### WRITTEN TASK
Turn the records from the line containing "What measurement separates" up to and including the line containing "69.1 inches" into a Markdown table with the columns Row and Line. Number each line and leave out blank lines.
--- Begin ---
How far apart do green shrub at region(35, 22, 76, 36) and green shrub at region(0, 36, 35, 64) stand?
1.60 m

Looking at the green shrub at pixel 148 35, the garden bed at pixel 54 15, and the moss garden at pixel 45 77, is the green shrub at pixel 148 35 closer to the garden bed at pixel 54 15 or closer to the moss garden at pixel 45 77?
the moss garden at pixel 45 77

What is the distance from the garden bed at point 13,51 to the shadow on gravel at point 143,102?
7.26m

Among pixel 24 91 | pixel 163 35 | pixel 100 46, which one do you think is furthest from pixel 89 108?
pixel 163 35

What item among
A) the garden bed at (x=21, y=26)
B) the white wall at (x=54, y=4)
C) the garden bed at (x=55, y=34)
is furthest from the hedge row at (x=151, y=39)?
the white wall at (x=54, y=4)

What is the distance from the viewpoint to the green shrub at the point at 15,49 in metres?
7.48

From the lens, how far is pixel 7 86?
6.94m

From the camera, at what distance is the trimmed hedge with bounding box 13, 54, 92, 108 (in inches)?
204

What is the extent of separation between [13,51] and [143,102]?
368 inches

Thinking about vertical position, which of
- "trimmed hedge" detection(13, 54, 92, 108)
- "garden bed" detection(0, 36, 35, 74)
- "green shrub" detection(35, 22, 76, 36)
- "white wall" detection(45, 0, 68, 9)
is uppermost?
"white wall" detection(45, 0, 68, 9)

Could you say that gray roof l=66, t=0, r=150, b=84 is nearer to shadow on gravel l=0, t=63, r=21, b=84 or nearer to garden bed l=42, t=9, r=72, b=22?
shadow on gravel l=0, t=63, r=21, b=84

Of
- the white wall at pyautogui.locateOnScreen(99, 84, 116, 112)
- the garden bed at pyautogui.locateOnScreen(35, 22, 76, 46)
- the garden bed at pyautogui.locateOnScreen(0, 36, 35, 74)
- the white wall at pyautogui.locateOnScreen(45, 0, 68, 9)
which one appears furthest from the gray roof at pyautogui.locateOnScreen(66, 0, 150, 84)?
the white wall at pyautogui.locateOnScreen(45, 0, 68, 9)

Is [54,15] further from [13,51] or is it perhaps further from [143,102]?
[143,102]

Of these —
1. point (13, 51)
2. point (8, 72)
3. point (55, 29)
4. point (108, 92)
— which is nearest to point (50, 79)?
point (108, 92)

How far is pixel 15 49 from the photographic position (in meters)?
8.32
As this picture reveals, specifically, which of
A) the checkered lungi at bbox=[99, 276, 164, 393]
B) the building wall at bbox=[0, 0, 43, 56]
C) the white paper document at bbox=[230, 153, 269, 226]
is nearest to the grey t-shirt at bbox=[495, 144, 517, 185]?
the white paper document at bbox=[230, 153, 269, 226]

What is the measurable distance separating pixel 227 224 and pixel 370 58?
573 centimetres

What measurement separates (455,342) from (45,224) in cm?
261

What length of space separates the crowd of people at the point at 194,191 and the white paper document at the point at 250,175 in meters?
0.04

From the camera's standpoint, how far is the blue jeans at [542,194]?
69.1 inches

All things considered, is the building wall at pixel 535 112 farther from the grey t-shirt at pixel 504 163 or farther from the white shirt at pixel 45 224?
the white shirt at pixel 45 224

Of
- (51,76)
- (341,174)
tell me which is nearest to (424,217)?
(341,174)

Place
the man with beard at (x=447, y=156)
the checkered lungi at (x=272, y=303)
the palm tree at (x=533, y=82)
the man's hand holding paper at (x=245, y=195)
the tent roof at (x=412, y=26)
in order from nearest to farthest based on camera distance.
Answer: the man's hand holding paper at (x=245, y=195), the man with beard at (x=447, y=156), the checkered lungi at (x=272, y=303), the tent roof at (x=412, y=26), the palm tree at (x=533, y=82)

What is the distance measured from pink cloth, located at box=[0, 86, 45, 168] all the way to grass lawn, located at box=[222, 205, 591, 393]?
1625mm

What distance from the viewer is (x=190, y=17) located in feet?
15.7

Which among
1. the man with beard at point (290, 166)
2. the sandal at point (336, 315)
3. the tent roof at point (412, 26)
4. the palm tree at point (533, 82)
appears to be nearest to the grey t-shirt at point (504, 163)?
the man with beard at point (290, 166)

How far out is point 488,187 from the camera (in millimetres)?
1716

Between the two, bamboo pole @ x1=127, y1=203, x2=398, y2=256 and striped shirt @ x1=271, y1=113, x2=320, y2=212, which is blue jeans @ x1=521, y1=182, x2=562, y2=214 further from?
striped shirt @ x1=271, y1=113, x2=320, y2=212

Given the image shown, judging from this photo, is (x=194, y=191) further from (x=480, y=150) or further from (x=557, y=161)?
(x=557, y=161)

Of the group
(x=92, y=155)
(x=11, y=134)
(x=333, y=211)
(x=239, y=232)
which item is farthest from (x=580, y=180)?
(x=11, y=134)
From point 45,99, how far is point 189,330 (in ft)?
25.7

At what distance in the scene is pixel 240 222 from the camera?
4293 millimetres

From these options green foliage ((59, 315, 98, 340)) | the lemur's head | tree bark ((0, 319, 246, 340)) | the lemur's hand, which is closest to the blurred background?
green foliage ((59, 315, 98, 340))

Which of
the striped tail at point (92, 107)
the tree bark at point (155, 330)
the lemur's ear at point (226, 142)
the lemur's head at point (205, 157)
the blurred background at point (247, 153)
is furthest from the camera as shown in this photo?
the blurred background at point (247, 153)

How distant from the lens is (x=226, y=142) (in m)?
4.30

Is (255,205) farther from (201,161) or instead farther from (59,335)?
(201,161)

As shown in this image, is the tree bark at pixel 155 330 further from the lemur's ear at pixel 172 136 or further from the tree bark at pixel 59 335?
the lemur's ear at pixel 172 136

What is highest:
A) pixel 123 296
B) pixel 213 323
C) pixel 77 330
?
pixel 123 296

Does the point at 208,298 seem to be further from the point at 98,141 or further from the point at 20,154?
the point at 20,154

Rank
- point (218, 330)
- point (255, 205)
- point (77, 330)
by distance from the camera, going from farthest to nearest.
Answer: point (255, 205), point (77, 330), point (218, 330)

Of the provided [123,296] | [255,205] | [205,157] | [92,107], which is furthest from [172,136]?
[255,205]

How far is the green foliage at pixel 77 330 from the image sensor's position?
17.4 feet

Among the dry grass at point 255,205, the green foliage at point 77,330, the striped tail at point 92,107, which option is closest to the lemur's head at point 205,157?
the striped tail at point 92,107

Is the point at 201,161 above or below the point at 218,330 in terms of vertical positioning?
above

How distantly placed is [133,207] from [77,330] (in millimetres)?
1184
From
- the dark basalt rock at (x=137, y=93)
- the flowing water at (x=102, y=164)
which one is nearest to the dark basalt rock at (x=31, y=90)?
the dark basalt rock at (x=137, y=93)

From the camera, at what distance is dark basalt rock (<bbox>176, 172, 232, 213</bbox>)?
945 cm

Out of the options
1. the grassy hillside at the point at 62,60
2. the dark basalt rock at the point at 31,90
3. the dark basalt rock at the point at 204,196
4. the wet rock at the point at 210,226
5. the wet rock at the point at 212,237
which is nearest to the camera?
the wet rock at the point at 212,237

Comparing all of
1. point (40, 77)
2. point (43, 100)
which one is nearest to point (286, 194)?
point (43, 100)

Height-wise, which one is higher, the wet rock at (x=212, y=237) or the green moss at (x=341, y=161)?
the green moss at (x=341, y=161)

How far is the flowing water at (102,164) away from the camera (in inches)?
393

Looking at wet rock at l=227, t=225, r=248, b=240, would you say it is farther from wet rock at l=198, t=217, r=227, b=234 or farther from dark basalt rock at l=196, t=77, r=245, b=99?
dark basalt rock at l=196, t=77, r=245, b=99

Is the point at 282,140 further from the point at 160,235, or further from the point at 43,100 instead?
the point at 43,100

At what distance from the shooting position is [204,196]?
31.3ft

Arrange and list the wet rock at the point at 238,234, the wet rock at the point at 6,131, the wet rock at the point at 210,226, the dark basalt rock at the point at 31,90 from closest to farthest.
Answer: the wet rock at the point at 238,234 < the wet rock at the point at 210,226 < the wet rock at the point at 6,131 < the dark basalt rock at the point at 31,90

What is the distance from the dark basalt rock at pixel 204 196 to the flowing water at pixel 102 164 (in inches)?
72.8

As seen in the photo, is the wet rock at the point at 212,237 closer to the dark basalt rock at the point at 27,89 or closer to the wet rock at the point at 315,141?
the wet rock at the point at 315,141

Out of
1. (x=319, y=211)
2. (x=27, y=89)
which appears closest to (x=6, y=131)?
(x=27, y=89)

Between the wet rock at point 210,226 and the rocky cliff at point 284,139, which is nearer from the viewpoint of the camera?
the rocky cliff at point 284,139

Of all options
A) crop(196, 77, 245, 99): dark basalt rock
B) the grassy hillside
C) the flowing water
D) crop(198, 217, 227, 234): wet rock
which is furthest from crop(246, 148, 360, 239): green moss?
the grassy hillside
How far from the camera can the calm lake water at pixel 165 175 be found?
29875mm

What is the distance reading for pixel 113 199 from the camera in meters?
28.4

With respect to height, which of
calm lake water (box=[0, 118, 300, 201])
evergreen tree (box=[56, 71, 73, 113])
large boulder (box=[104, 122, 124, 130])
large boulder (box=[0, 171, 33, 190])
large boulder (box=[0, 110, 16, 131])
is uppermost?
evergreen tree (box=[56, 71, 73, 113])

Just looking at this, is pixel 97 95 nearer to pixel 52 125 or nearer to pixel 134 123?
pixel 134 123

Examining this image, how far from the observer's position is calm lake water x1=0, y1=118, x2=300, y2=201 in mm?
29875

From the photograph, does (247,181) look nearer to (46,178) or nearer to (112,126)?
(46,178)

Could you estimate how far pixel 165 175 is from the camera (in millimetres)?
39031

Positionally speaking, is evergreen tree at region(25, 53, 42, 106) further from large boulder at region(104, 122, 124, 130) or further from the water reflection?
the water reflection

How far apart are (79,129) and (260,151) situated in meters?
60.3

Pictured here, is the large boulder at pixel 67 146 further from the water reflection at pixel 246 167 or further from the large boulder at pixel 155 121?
--- End ---
### ANSWER IN FULL
| Row | Line |
|---|---|
| 1 | What measurement separates (455,342) from (45,224) in cm? |
| 2 | 261 |
| 3 | What length of space separates the crowd of people at the point at 194,191 and the white paper document at the point at 250,175 in meters? |
| 4 | 0.04 |
| 5 | From the camera's standpoint, how far is the blue jeans at [542,194]? |
| 6 | 69.1 inches |